Timeline data for social UI components
The Social Media Feed Generator produces fake timeline posts — users with avatars, post text, hashtags, engagement counts and optional images. It is built for developing social-platform feed components and demos so post cards, engagement bars and infinite scroll have realistic data before any backend exists.
How it works
You set a post count and an image ratio. For each post the generator picks a user (pairing a handle, display name and a seeded avatar URL, with a verified badge on about one in five), selects post text from a pool of natural-sounding status updates, and attaches zero to two distinct hashtags. Engagement is generated coherently: a like count is produced first, weighted so most posts get modest engagement and a few go large, then reposts and comments are computed as smaller fractions of that like count — mirroring how real posts always draw more likes than shares or replies.
The image ratio is treated as a probability per post; posts that clear it get a seeded placeholder image URL while the rest carry a null imageUrl. Timestamps land within the last three days of a fixed base date. A seeded pseudo-random source keeps a configuration stable between renders, and the output is one object with a posts array shaped the way a social card component expects.
What the JSON looks like
Each item in the posts array follows a consistent shape:
{
"id": "post_001",
"user": {
"handle": "cloudrunner",
"displayName": "Cloud Runner",
"avatarUrl": "https://i.pravatar.cc/64?u=cloudrunner",
"verified": false
},
"content": "Finally caught that bug I have been chasing for a week.",
"hashtags": ["devlife", "debugging"],
"likes": 142,
"reposts": 18,
"comments": 9,
"hasImage": false,
"imageUrl": null,
"timestamp": "2026-06-19T14:22:00Z"
}
The shape is intentionally minimal and close to what real social APIs return, so you can swap the mock array for a live endpoint later with minimal code changes.
Practical scenarios
Infinite scroll prototype. Generate 40–60 posts and render them with a virtualized list. The mixed engagement counts and image/text split mean scroll performance tests see realistic layout variance, not a grid of identical cards.
Feed sorting and filtering UI. Because likes, reposts, and comments are proportionally related, sorting by engagement surfaces the same “viral” posts consistently — so you can build and visually verify a “Top posts” tab before wiring up any ranking logic.
Design handoff and stakeholder review. A Figma frame or Storybook story built with generated data looks like a real product in review. Verified badges, images, and long-tail engagement numbers all appear naturally without manually crafting edge-case fixtures.
Testing engagement number formatting. Some posts will hit the thousands range. That means you can test whether your component correctly abbreviates 1,200 as 1.2K or wraps at unusual widths — all from a single generated batch.
Tips and notes
- Drop the image ratio to zero to test a text-only timeline, or raise it to 100% to test an image-heavy grid layout.
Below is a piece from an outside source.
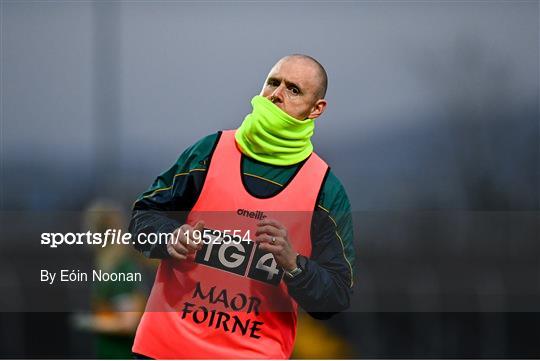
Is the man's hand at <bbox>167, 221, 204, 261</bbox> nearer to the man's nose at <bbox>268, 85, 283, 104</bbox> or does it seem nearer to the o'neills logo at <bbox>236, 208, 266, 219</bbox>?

- Raise the post count to exercise infinite scroll, lazy avatar loading, and engagement-count formatting (for example abbreviating thousands).
- Because reposts and comments are derived from likes, the numbers stay believable and you can build and test “sort by engagement” against the data.
- Verified badges appear on roughly one user in five, so you can build and test verified-badge rendering without editing the sample data.